*What this task involves*
The lines to reproduce from the material below are those from the one containing "Роза и сердце" through the one containing "dairy of a cat", both included; write them out exactly and add nothing.

═════ Data records

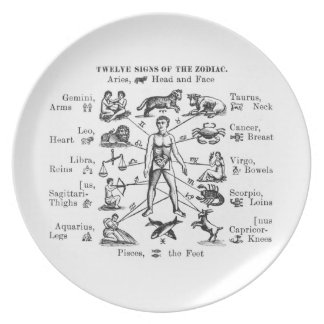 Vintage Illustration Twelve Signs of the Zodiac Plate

══════════
═════ Data records

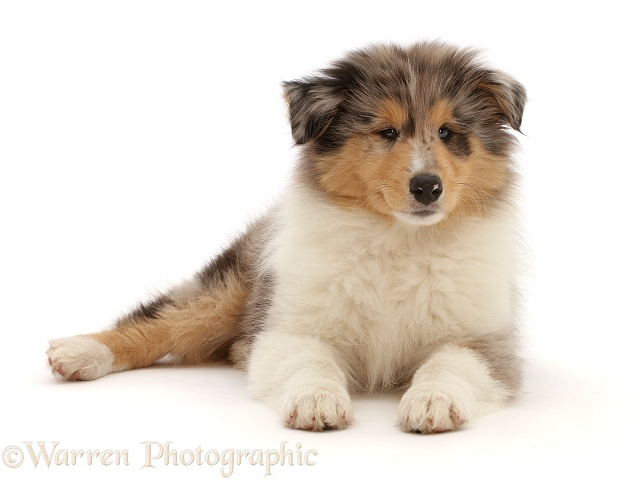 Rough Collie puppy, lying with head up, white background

══════════
═════ Data records

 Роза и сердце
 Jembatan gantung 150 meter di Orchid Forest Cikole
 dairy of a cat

══════════

*Exercise response*
 Роза и сердце
 Jembatan gantung 150 meter di Orchid Forest Cikole
 dairy of a cat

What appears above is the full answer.